--- Start Given text ---

Interesting sourcing on that quote. I'm not sure what you meant to say with it, so I'll elaborate. In fantasy sports, you begin by calculating an expected value for each player over the upcoming season. These values are used to construct your team in a draft, which is either turn-based (A picks a player, then B, then C) or auction-based (A, B, and C bid on players from a fixed initial pool of money). As the season goes on, you update your expected values with evidence from the past week's games in order to decide which players will be active and accrue points for your fantasy team. The analogy should be obvious for most folks here. You're combining evidence to form a probability (how good was he last season? Is the new coach's game plan going to help or hurt his stats? Is he a particularly high injury risk?) and multiplying by utility to form a preference ranking. In an auction draft, the pricing mechanism even requires you to explicitly compute the expected utility values. When games are played, you update on evidence and revise your rankings. Most people have a hard time relating to decision theory because it doesn't "feel like" what goes on in their head when they make decisions. Fantasy sports is a useful example because it makes the process explicit. I didn't fully realize how good a fit it is before this conversation - maybe I should write up an introductory rationality piece on this foundation.

3lessdazed13y

The quote is from Orwell's 1984. The proles are generally ignorant, but good at tracking lottery numbers because it is a game. That's right, I just generalized from fictional evidence! I figured if people are going to complain about the Burns quote, I'd give them something to really complain about. Wrong book with a date as a title, wrong author of an Odyssey, wrong language. Fantasy sports is a great example of where this would be useful, and I can't think of a better analogy.

[-]cousin_it13y130

Am I missing something, or does the post just say that we shouldn't use frequentist "unbiased estimators" as if they were Bayesian posterior expected values?

5jsalvatier13y

Not quite. If you were to do individual bayesian estimates you would have the same problem because there is shared prior information that would remain unmodeled.

6cousin_it13y

Are you pointing out that each individual Bayesian estimate must be conditioned on all the information available, or is it more subtle than that?

3jsalvatier13y

Nope, that's it.

[-]Mass_Driver13y11-1

consider a decision problem in which there are k choices, each of which has true estimated [expected value] of 0.

Lukeprog, if I've understood you correctly, then this is no good; this is a corner case. The question to be answered here is whether we should expect a "common sense" executive who favors plans with a high prior estimate to do better than a "technical" analyst who favors plans that perform well according to the formal estimation criteria. By assuming that all prior estimates are identical except for bias, this assumption ensures that the technical analyst will win. This, however, begs the question. One could just as easily assume that there is large variation in the true expected values, and that the formal criteria will always produce an estimate of 0, in which case the common sense executive will always win.

Am I missing something? I like the topic; I would enjoy reading about which approach we should expect to perform better in a typical situation.

--- End Given text ---
--- Start Given data ---

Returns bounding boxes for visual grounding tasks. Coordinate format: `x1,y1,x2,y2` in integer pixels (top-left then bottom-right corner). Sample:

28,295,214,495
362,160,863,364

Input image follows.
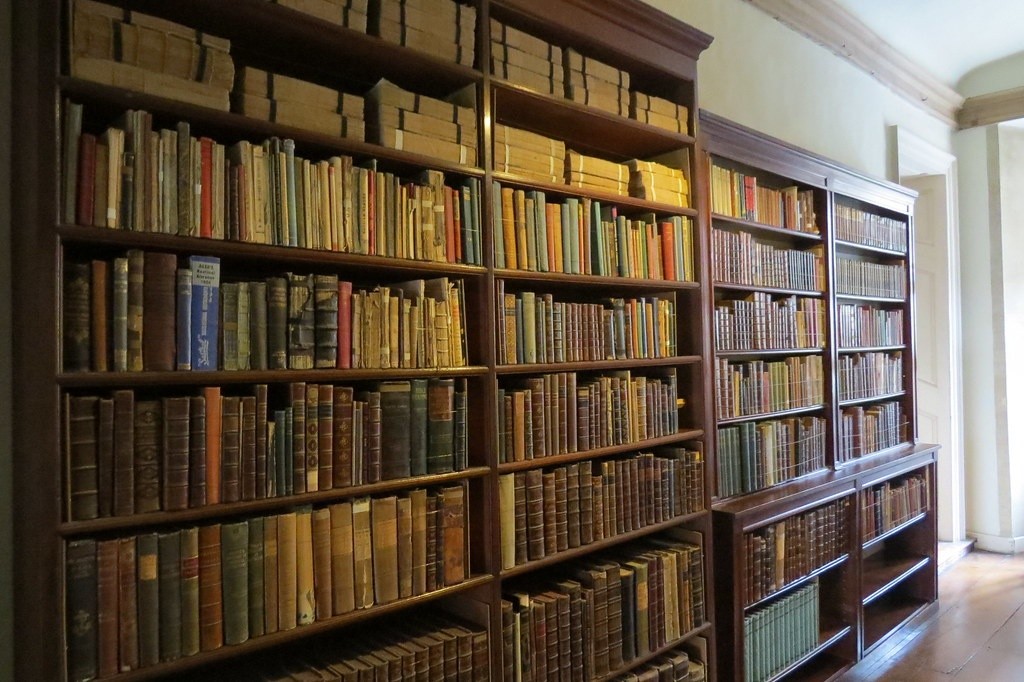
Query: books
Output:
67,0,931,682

--- End Given data ---
--- Start Given data ---

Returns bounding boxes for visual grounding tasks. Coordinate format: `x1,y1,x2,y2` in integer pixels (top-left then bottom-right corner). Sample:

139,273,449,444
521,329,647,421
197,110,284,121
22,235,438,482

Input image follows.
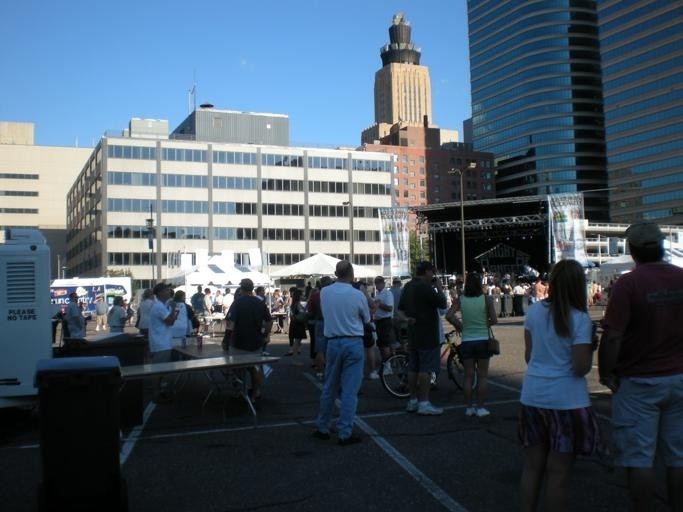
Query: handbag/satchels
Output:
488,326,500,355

--- End Given data ---

To be done ▸
1. In the forum thread, reproduce word for word the passage starting at "Are you pointing" and ending at "Nope, that's it.".
2. Decide whether each statement below agrees with the forum thread. Answer yes or no, and quote the words from the thread that settle it.
(a) In an auction-based draft, players are bid on using a fixed initial pool of money.
(b) The quote under discussion comes from Orwell's 1984.
(c) The proles are described as good at tracking stock prices.
3. Answer these questions from the forum thread:
(a) What does the pricing mechanism in an auction draft require players to compute explicitly?
(b) According to the reply that begins "Not quite," what would remain unmodeled if individual Bayesian estimates were made?
(c) In the quoted decision problem with k choices, what is the true estimated expected value of each choice?

Exercise answers ▸
1.
Are you pointing out that each individual Bayesian estimate must be conditioned on all the information available, or is it more subtle than that?

3jsalvatier13y

Nope, that's it.

2.
(a) Yes: "auction-based (A, B, and C bid on players from a fixed initial pool of money)"
(b) Yes: "The quote is from Orwell's 1984."
(c) No: "good at tracking lottery numbers because it is a game"

3.
(a) The expected utility values.
(b) Shared prior information.
(c) 0.